- THE RECORDS
•••

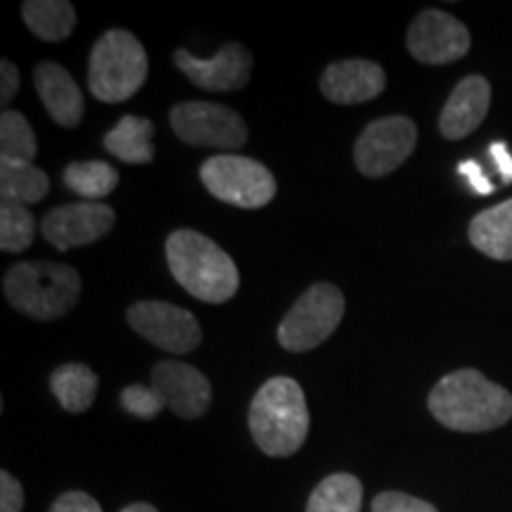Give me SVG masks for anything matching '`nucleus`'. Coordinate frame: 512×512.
<instances>
[{
    "label": "nucleus",
    "mask_w": 512,
    "mask_h": 512,
    "mask_svg": "<svg viewBox=\"0 0 512 512\" xmlns=\"http://www.w3.org/2000/svg\"><path fill=\"white\" fill-rule=\"evenodd\" d=\"M83 290L76 268L53 261H19L5 273L3 292L12 309L36 320L67 316Z\"/></svg>",
    "instance_id": "nucleus-4"
},
{
    "label": "nucleus",
    "mask_w": 512,
    "mask_h": 512,
    "mask_svg": "<svg viewBox=\"0 0 512 512\" xmlns=\"http://www.w3.org/2000/svg\"><path fill=\"white\" fill-rule=\"evenodd\" d=\"M166 264L185 292L207 304H226L240 290L233 256L207 235L181 228L166 238Z\"/></svg>",
    "instance_id": "nucleus-2"
},
{
    "label": "nucleus",
    "mask_w": 512,
    "mask_h": 512,
    "mask_svg": "<svg viewBox=\"0 0 512 512\" xmlns=\"http://www.w3.org/2000/svg\"><path fill=\"white\" fill-rule=\"evenodd\" d=\"M126 320L140 337L169 354H190L202 344V328L188 309L169 302H138Z\"/></svg>",
    "instance_id": "nucleus-10"
},
{
    "label": "nucleus",
    "mask_w": 512,
    "mask_h": 512,
    "mask_svg": "<svg viewBox=\"0 0 512 512\" xmlns=\"http://www.w3.org/2000/svg\"><path fill=\"white\" fill-rule=\"evenodd\" d=\"M427 408L446 430L491 432L512 420V394L479 370L463 368L434 384Z\"/></svg>",
    "instance_id": "nucleus-1"
},
{
    "label": "nucleus",
    "mask_w": 512,
    "mask_h": 512,
    "mask_svg": "<svg viewBox=\"0 0 512 512\" xmlns=\"http://www.w3.org/2000/svg\"><path fill=\"white\" fill-rule=\"evenodd\" d=\"M418 143V126L413 119L382 117L363 128L354 145V162L363 176L382 178L406 162Z\"/></svg>",
    "instance_id": "nucleus-9"
},
{
    "label": "nucleus",
    "mask_w": 512,
    "mask_h": 512,
    "mask_svg": "<svg viewBox=\"0 0 512 512\" xmlns=\"http://www.w3.org/2000/svg\"><path fill=\"white\" fill-rule=\"evenodd\" d=\"M34 83L38 98L46 107L55 124L62 128H74L81 124L86 102L79 83L72 79V74L57 62H41L34 72Z\"/></svg>",
    "instance_id": "nucleus-17"
},
{
    "label": "nucleus",
    "mask_w": 512,
    "mask_h": 512,
    "mask_svg": "<svg viewBox=\"0 0 512 512\" xmlns=\"http://www.w3.org/2000/svg\"><path fill=\"white\" fill-rule=\"evenodd\" d=\"M489 155L494 157V162L498 166V171H501L505 185H510L512 183V155H510L508 145H505V143H494V145L489 147Z\"/></svg>",
    "instance_id": "nucleus-33"
},
{
    "label": "nucleus",
    "mask_w": 512,
    "mask_h": 512,
    "mask_svg": "<svg viewBox=\"0 0 512 512\" xmlns=\"http://www.w3.org/2000/svg\"><path fill=\"white\" fill-rule=\"evenodd\" d=\"M117 214L105 202H74L48 211L41 221V233L60 252L86 247L105 238L114 228Z\"/></svg>",
    "instance_id": "nucleus-12"
},
{
    "label": "nucleus",
    "mask_w": 512,
    "mask_h": 512,
    "mask_svg": "<svg viewBox=\"0 0 512 512\" xmlns=\"http://www.w3.org/2000/svg\"><path fill=\"white\" fill-rule=\"evenodd\" d=\"M344 309H347V302H344V294L337 285H311L280 320V347L294 351V354H304V351L320 347L342 323Z\"/></svg>",
    "instance_id": "nucleus-6"
},
{
    "label": "nucleus",
    "mask_w": 512,
    "mask_h": 512,
    "mask_svg": "<svg viewBox=\"0 0 512 512\" xmlns=\"http://www.w3.org/2000/svg\"><path fill=\"white\" fill-rule=\"evenodd\" d=\"M309 427L311 415L302 384L287 375L261 384L249 406V432L266 456H294L309 437Z\"/></svg>",
    "instance_id": "nucleus-3"
},
{
    "label": "nucleus",
    "mask_w": 512,
    "mask_h": 512,
    "mask_svg": "<svg viewBox=\"0 0 512 512\" xmlns=\"http://www.w3.org/2000/svg\"><path fill=\"white\" fill-rule=\"evenodd\" d=\"M470 242L489 259L512 261V200L479 211L470 223Z\"/></svg>",
    "instance_id": "nucleus-18"
},
{
    "label": "nucleus",
    "mask_w": 512,
    "mask_h": 512,
    "mask_svg": "<svg viewBox=\"0 0 512 512\" xmlns=\"http://www.w3.org/2000/svg\"><path fill=\"white\" fill-rule=\"evenodd\" d=\"M169 121L176 136L195 147L238 150L247 143L245 119L230 107L216 105V102H181L171 110Z\"/></svg>",
    "instance_id": "nucleus-8"
},
{
    "label": "nucleus",
    "mask_w": 512,
    "mask_h": 512,
    "mask_svg": "<svg viewBox=\"0 0 512 512\" xmlns=\"http://www.w3.org/2000/svg\"><path fill=\"white\" fill-rule=\"evenodd\" d=\"M155 124L145 117L126 114L112 131L105 133V150L124 164H150L155 159Z\"/></svg>",
    "instance_id": "nucleus-19"
},
{
    "label": "nucleus",
    "mask_w": 512,
    "mask_h": 512,
    "mask_svg": "<svg viewBox=\"0 0 512 512\" xmlns=\"http://www.w3.org/2000/svg\"><path fill=\"white\" fill-rule=\"evenodd\" d=\"M408 53L422 64H448L470 53V31L444 10H422L408 27Z\"/></svg>",
    "instance_id": "nucleus-11"
},
{
    "label": "nucleus",
    "mask_w": 512,
    "mask_h": 512,
    "mask_svg": "<svg viewBox=\"0 0 512 512\" xmlns=\"http://www.w3.org/2000/svg\"><path fill=\"white\" fill-rule=\"evenodd\" d=\"M361 505V479L351 472H335L313 489L306 512H361Z\"/></svg>",
    "instance_id": "nucleus-23"
},
{
    "label": "nucleus",
    "mask_w": 512,
    "mask_h": 512,
    "mask_svg": "<svg viewBox=\"0 0 512 512\" xmlns=\"http://www.w3.org/2000/svg\"><path fill=\"white\" fill-rule=\"evenodd\" d=\"M24 510V489L17 477L8 470L0 472V512H22Z\"/></svg>",
    "instance_id": "nucleus-29"
},
{
    "label": "nucleus",
    "mask_w": 512,
    "mask_h": 512,
    "mask_svg": "<svg viewBox=\"0 0 512 512\" xmlns=\"http://www.w3.org/2000/svg\"><path fill=\"white\" fill-rule=\"evenodd\" d=\"M174 60L176 67L197 88L214 93H230L245 88L254 67V57L242 43H228L209 60H202V57L192 55L190 50L178 48Z\"/></svg>",
    "instance_id": "nucleus-13"
},
{
    "label": "nucleus",
    "mask_w": 512,
    "mask_h": 512,
    "mask_svg": "<svg viewBox=\"0 0 512 512\" xmlns=\"http://www.w3.org/2000/svg\"><path fill=\"white\" fill-rule=\"evenodd\" d=\"M98 384V375L83 363H67L50 375V389L67 413H86L98 396Z\"/></svg>",
    "instance_id": "nucleus-20"
},
{
    "label": "nucleus",
    "mask_w": 512,
    "mask_h": 512,
    "mask_svg": "<svg viewBox=\"0 0 512 512\" xmlns=\"http://www.w3.org/2000/svg\"><path fill=\"white\" fill-rule=\"evenodd\" d=\"M121 512H159V510L150 503H131V505H126V508Z\"/></svg>",
    "instance_id": "nucleus-34"
},
{
    "label": "nucleus",
    "mask_w": 512,
    "mask_h": 512,
    "mask_svg": "<svg viewBox=\"0 0 512 512\" xmlns=\"http://www.w3.org/2000/svg\"><path fill=\"white\" fill-rule=\"evenodd\" d=\"M50 512H102V508L86 491H67L57 498Z\"/></svg>",
    "instance_id": "nucleus-30"
},
{
    "label": "nucleus",
    "mask_w": 512,
    "mask_h": 512,
    "mask_svg": "<svg viewBox=\"0 0 512 512\" xmlns=\"http://www.w3.org/2000/svg\"><path fill=\"white\" fill-rule=\"evenodd\" d=\"M152 387L162 394L171 413L183 420H197L211 406V382L190 363L159 361L152 368Z\"/></svg>",
    "instance_id": "nucleus-14"
},
{
    "label": "nucleus",
    "mask_w": 512,
    "mask_h": 512,
    "mask_svg": "<svg viewBox=\"0 0 512 512\" xmlns=\"http://www.w3.org/2000/svg\"><path fill=\"white\" fill-rule=\"evenodd\" d=\"M387 86V74L377 62L342 60L320 76V91L335 105H361L375 100Z\"/></svg>",
    "instance_id": "nucleus-15"
},
{
    "label": "nucleus",
    "mask_w": 512,
    "mask_h": 512,
    "mask_svg": "<svg viewBox=\"0 0 512 512\" xmlns=\"http://www.w3.org/2000/svg\"><path fill=\"white\" fill-rule=\"evenodd\" d=\"M22 17L29 31L41 41H64L76 27V10L69 0H27Z\"/></svg>",
    "instance_id": "nucleus-21"
},
{
    "label": "nucleus",
    "mask_w": 512,
    "mask_h": 512,
    "mask_svg": "<svg viewBox=\"0 0 512 512\" xmlns=\"http://www.w3.org/2000/svg\"><path fill=\"white\" fill-rule=\"evenodd\" d=\"M373 512H439L432 503L403 491H382L373 498Z\"/></svg>",
    "instance_id": "nucleus-28"
},
{
    "label": "nucleus",
    "mask_w": 512,
    "mask_h": 512,
    "mask_svg": "<svg viewBox=\"0 0 512 512\" xmlns=\"http://www.w3.org/2000/svg\"><path fill=\"white\" fill-rule=\"evenodd\" d=\"M64 185L74 192V195L86 197V202L102 200L119 185V171L112 164L98 162H72L64 169Z\"/></svg>",
    "instance_id": "nucleus-24"
},
{
    "label": "nucleus",
    "mask_w": 512,
    "mask_h": 512,
    "mask_svg": "<svg viewBox=\"0 0 512 512\" xmlns=\"http://www.w3.org/2000/svg\"><path fill=\"white\" fill-rule=\"evenodd\" d=\"M50 192V178L43 169L29 162H0V197L29 207Z\"/></svg>",
    "instance_id": "nucleus-22"
},
{
    "label": "nucleus",
    "mask_w": 512,
    "mask_h": 512,
    "mask_svg": "<svg viewBox=\"0 0 512 512\" xmlns=\"http://www.w3.org/2000/svg\"><path fill=\"white\" fill-rule=\"evenodd\" d=\"M458 171L465 176V181L470 183V188L475 190L477 195H491V192H494V185L489 183V178H486L482 166L477 162H463L458 166Z\"/></svg>",
    "instance_id": "nucleus-31"
},
{
    "label": "nucleus",
    "mask_w": 512,
    "mask_h": 512,
    "mask_svg": "<svg viewBox=\"0 0 512 512\" xmlns=\"http://www.w3.org/2000/svg\"><path fill=\"white\" fill-rule=\"evenodd\" d=\"M36 219L29 207L17 202L0 204V249L19 254L34 245Z\"/></svg>",
    "instance_id": "nucleus-26"
},
{
    "label": "nucleus",
    "mask_w": 512,
    "mask_h": 512,
    "mask_svg": "<svg viewBox=\"0 0 512 512\" xmlns=\"http://www.w3.org/2000/svg\"><path fill=\"white\" fill-rule=\"evenodd\" d=\"M119 399H121V406L140 420L157 418V415L166 408L162 394H159L152 384L150 387H145V384H128L124 392H121Z\"/></svg>",
    "instance_id": "nucleus-27"
},
{
    "label": "nucleus",
    "mask_w": 512,
    "mask_h": 512,
    "mask_svg": "<svg viewBox=\"0 0 512 512\" xmlns=\"http://www.w3.org/2000/svg\"><path fill=\"white\" fill-rule=\"evenodd\" d=\"M36 133L24 114L5 110L0 117V162H34Z\"/></svg>",
    "instance_id": "nucleus-25"
},
{
    "label": "nucleus",
    "mask_w": 512,
    "mask_h": 512,
    "mask_svg": "<svg viewBox=\"0 0 512 512\" xmlns=\"http://www.w3.org/2000/svg\"><path fill=\"white\" fill-rule=\"evenodd\" d=\"M147 79V53L131 31H105L88 60V91L95 100L117 105L133 98Z\"/></svg>",
    "instance_id": "nucleus-5"
},
{
    "label": "nucleus",
    "mask_w": 512,
    "mask_h": 512,
    "mask_svg": "<svg viewBox=\"0 0 512 512\" xmlns=\"http://www.w3.org/2000/svg\"><path fill=\"white\" fill-rule=\"evenodd\" d=\"M491 105V83L484 76L472 74L453 88L444 110L439 114V131L448 140H460L477 131Z\"/></svg>",
    "instance_id": "nucleus-16"
},
{
    "label": "nucleus",
    "mask_w": 512,
    "mask_h": 512,
    "mask_svg": "<svg viewBox=\"0 0 512 512\" xmlns=\"http://www.w3.org/2000/svg\"><path fill=\"white\" fill-rule=\"evenodd\" d=\"M200 178L216 200L240 209L266 207L278 192V183L268 166L230 152L204 159Z\"/></svg>",
    "instance_id": "nucleus-7"
},
{
    "label": "nucleus",
    "mask_w": 512,
    "mask_h": 512,
    "mask_svg": "<svg viewBox=\"0 0 512 512\" xmlns=\"http://www.w3.org/2000/svg\"><path fill=\"white\" fill-rule=\"evenodd\" d=\"M19 91V69L10 60L0 62V100L8 105Z\"/></svg>",
    "instance_id": "nucleus-32"
}]
</instances>
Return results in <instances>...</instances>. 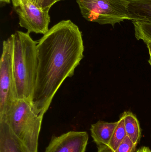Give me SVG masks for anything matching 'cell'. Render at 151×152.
<instances>
[{
    "label": "cell",
    "mask_w": 151,
    "mask_h": 152,
    "mask_svg": "<svg viewBox=\"0 0 151 152\" xmlns=\"http://www.w3.org/2000/svg\"><path fill=\"white\" fill-rule=\"evenodd\" d=\"M137 146L127 136L114 152H136Z\"/></svg>",
    "instance_id": "4fadbf2b"
},
{
    "label": "cell",
    "mask_w": 151,
    "mask_h": 152,
    "mask_svg": "<svg viewBox=\"0 0 151 152\" xmlns=\"http://www.w3.org/2000/svg\"><path fill=\"white\" fill-rule=\"evenodd\" d=\"M64 1V0H57V2L59 1Z\"/></svg>",
    "instance_id": "603a6c76"
},
{
    "label": "cell",
    "mask_w": 151,
    "mask_h": 152,
    "mask_svg": "<svg viewBox=\"0 0 151 152\" xmlns=\"http://www.w3.org/2000/svg\"><path fill=\"white\" fill-rule=\"evenodd\" d=\"M12 36L17 98L32 102L38 66L37 44L27 32L18 31Z\"/></svg>",
    "instance_id": "7a4b0ae2"
},
{
    "label": "cell",
    "mask_w": 151,
    "mask_h": 152,
    "mask_svg": "<svg viewBox=\"0 0 151 152\" xmlns=\"http://www.w3.org/2000/svg\"><path fill=\"white\" fill-rule=\"evenodd\" d=\"M126 136L124 118L121 115L119 120L118 121V124L113 131L108 146L114 151Z\"/></svg>",
    "instance_id": "7c38bea8"
},
{
    "label": "cell",
    "mask_w": 151,
    "mask_h": 152,
    "mask_svg": "<svg viewBox=\"0 0 151 152\" xmlns=\"http://www.w3.org/2000/svg\"><path fill=\"white\" fill-rule=\"evenodd\" d=\"M148 62H149V64H150V65L151 66V58H150V59L149 60V61H148Z\"/></svg>",
    "instance_id": "44dd1931"
},
{
    "label": "cell",
    "mask_w": 151,
    "mask_h": 152,
    "mask_svg": "<svg viewBox=\"0 0 151 152\" xmlns=\"http://www.w3.org/2000/svg\"><path fill=\"white\" fill-rule=\"evenodd\" d=\"M0 152H24L5 124L0 122Z\"/></svg>",
    "instance_id": "8fae6325"
},
{
    "label": "cell",
    "mask_w": 151,
    "mask_h": 152,
    "mask_svg": "<svg viewBox=\"0 0 151 152\" xmlns=\"http://www.w3.org/2000/svg\"><path fill=\"white\" fill-rule=\"evenodd\" d=\"M136 152H151V150L149 147L143 146L139 148Z\"/></svg>",
    "instance_id": "e0dca14e"
},
{
    "label": "cell",
    "mask_w": 151,
    "mask_h": 152,
    "mask_svg": "<svg viewBox=\"0 0 151 152\" xmlns=\"http://www.w3.org/2000/svg\"><path fill=\"white\" fill-rule=\"evenodd\" d=\"M85 131H70L53 137L45 152H85L88 141Z\"/></svg>",
    "instance_id": "52a82bcc"
},
{
    "label": "cell",
    "mask_w": 151,
    "mask_h": 152,
    "mask_svg": "<svg viewBox=\"0 0 151 152\" xmlns=\"http://www.w3.org/2000/svg\"><path fill=\"white\" fill-rule=\"evenodd\" d=\"M17 100L13 68V38L3 42L0 61V115L6 113Z\"/></svg>",
    "instance_id": "5b68a950"
},
{
    "label": "cell",
    "mask_w": 151,
    "mask_h": 152,
    "mask_svg": "<svg viewBox=\"0 0 151 152\" xmlns=\"http://www.w3.org/2000/svg\"><path fill=\"white\" fill-rule=\"evenodd\" d=\"M128 10L132 20L151 23V0L129 1Z\"/></svg>",
    "instance_id": "9c48e42d"
},
{
    "label": "cell",
    "mask_w": 151,
    "mask_h": 152,
    "mask_svg": "<svg viewBox=\"0 0 151 152\" xmlns=\"http://www.w3.org/2000/svg\"><path fill=\"white\" fill-rule=\"evenodd\" d=\"M121 115L124 118L127 136L137 145L142 137V129L137 118L131 111H125Z\"/></svg>",
    "instance_id": "30bf717a"
},
{
    "label": "cell",
    "mask_w": 151,
    "mask_h": 152,
    "mask_svg": "<svg viewBox=\"0 0 151 152\" xmlns=\"http://www.w3.org/2000/svg\"><path fill=\"white\" fill-rule=\"evenodd\" d=\"M126 1H143V0H126Z\"/></svg>",
    "instance_id": "7402d4cb"
},
{
    "label": "cell",
    "mask_w": 151,
    "mask_h": 152,
    "mask_svg": "<svg viewBox=\"0 0 151 152\" xmlns=\"http://www.w3.org/2000/svg\"><path fill=\"white\" fill-rule=\"evenodd\" d=\"M11 0H0L1 3H3L9 4Z\"/></svg>",
    "instance_id": "ffe728a7"
},
{
    "label": "cell",
    "mask_w": 151,
    "mask_h": 152,
    "mask_svg": "<svg viewBox=\"0 0 151 152\" xmlns=\"http://www.w3.org/2000/svg\"><path fill=\"white\" fill-rule=\"evenodd\" d=\"M57 2V0H43L41 8L43 9L49 10L51 6Z\"/></svg>",
    "instance_id": "5bb4252c"
},
{
    "label": "cell",
    "mask_w": 151,
    "mask_h": 152,
    "mask_svg": "<svg viewBox=\"0 0 151 152\" xmlns=\"http://www.w3.org/2000/svg\"><path fill=\"white\" fill-rule=\"evenodd\" d=\"M97 152H114L108 145H102L98 147Z\"/></svg>",
    "instance_id": "9a60e30c"
},
{
    "label": "cell",
    "mask_w": 151,
    "mask_h": 152,
    "mask_svg": "<svg viewBox=\"0 0 151 152\" xmlns=\"http://www.w3.org/2000/svg\"><path fill=\"white\" fill-rule=\"evenodd\" d=\"M43 0H29V1L32 2L38 7H40Z\"/></svg>",
    "instance_id": "ac0fdd59"
},
{
    "label": "cell",
    "mask_w": 151,
    "mask_h": 152,
    "mask_svg": "<svg viewBox=\"0 0 151 152\" xmlns=\"http://www.w3.org/2000/svg\"><path fill=\"white\" fill-rule=\"evenodd\" d=\"M37 74L32 104L41 116L48 110L65 80L74 75L83 58L82 33L70 20L53 26L37 44Z\"/></svg>",
    "instance_id": "6da1fadb"
},
{
    "label": "cell",
    "mask_w": 151,
    "mask_h": 152,
    "mask_svg": "<svg viewBox=\"0 0 151 152\" xmlns=\"http://www.w3.org/2000/svg\"><path fill=\"white\" fill-rule=\"evenodd\" d=\"M147 45V48L149 50V53H150V58H151V42H145Z\"/></svg>",
    "instance_id": "d6986e66"
},
{
    "label": "cell",
    "mask_w": 151,
    "mask_h": 152,
    "mask_svg": "<svg viewBox=\"0 0 151 152\" xmlns=\"http://www.w3.org/2000/svg\"><path fill=\"white\" fill-rule=\"evenodd\" d=\"M43 116L37 114L32 102L17 99L0 115V122L7 126L24 152H38V140Z\"/></svg>",
    "instance_id": "3957f363"
},
{
    "label": "cell",
    "mask_w": 151,
    "mask_h": 152,
    "mask_svg": "<svg viewBox=\"0 0 151 152\" xmlns=\"http://www.w3.org/2000/svg\"><path fill=\"white\" fill-rule=\"evenodd\" d=\"M12 1L14 8H16L21 4H26L29 1V0H12Z\"/></svg>",
    "instance_id": "2e32d148"
},
{
    "label": "cell",
    "mask_w": 151,
    "mask_h": 152,
    "mask_svg": "<svg viewBox=\"0 0 151 152\" xmlns=\"http://www.w3.org/2000/svg\"><path fill=\"white\" fill-rule=\"evenodd\" d=\"M85 19L100 25L116 24L132 20L128 10L129 1L126 0H76Z\"/></svg>",
    "instance_id": "277c9868"
},
{
    "label": "cell",
    "mask_w": 151,
    "mask_h": 152,
    "mask_svg": "<svg viewBox=\"0 0 151 152\" xmlns=\"http://www.w3.org/2000/svg\"><path fill=\"white\" fill-rule=\"evenodd\" d=\"M15 8L19 19L20 26L26 29L28 34L44 35L49 30V10L42 9L29 1Z\"/></svg>",
    "instance_id": "8992f818"
},
{
    "label": "cell",
    "mask_w": 151,
    "mask_h": 152,
    "mask_svg": "<svg viewBox=\"0 0 151 152\" xmlns=\"http://www.w3.org/2000/svg\"><path fill=\"white\" fill-rule=\"evenodd\" d=\"M118 124V121L108 122L99 121L91 125V137L98 147L109 145L113 131Z\"/></svg>",
    "instance_id": "ba28073f"
}]
</instances>
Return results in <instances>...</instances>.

•••

- TASK BRIEF
Reproduce the entries word for word, starting at the very beginning and ending with the line that contains "143V126L413 119L382 117L363", both ends included. Leave the pictures out.

- ANSWER
Give me SVG masks for anything matching '`nucleus`'. Coordinate frame: 512×512.
<instances>
[{
    "label": "nucleus",
    "mask_w": 512,
    "mask_h": 512,
    "mask_svg": "<svg viewBox=\"0 0 512 512\" xmlns=\"http://www.w3.org/2000/svg\"><path fill=\"white\" fill-rule=\"evenodd\" d=\"M83 290L76 268L53 261H19L5 273L3 292L12 309L36 320L67 316Z\"/></svg>",
    "instance_id": "nucleus-4"
},
{
    "label": "nucleus",
    "mask_w": 512,
    "mask_h": 512,
    "mask_svg": "<svg viewBox=\"0 0 512 512\" xmlns=\"http://www.w3.org/2000/svg\"><path fill=\"white\" fill-rule=\"evenodd\" d=\"M166 264L185 292L207 304H226L240 290L233 256L207 235L181 228L166 238Z\"/></svg>",
    "instance_id": "nucleus-2"
},
{
    "label": "nucleus",
    "mask_w": 512,
    "mask_h": 512,
    "mask_svg": "<svg viewBox=\"0 0 512 512\" xmlns=\"http://www.w3.org/2000/svg\"><path fill=\"white\" fill-rule=\"evenodd\" d=\"M126 320L140 337L169 354H190L202 344V328L188 309L169 302H138Z\"/></svg>",
    "instance_id": "nucleus-10"
},
{
    "label": "nucleus",
    "mask_w": 512,
    "mask_h": 512,
    "mask_svg": "<svg viewBox=\"0 0 512 512\" xmlns=\"http://www.w3.org/2000/svg\"><path fill=\"white\" fill-rule=\"evenodd\" d=\"M427 408L446 430L491 432L512 420V394L479 370L463 368L434 384Z\"/></svg>",
    "instance_id": "nucleus-1"
},
{
    "label": "nucleus",
    "mask_w": 512,
    "mask_h": 512,
    "mask_svg": "<svg viewBox=\"0 0 512 512\" xmlns=\"http://www.w3.org/2000/svg\"><path fill=\"white\" fill-rule=\"evenodd\" d=\"M418 143V126L413 119L382 117L363 128L354 145V162L363 176L382 178L406 162Z\"/></svg>",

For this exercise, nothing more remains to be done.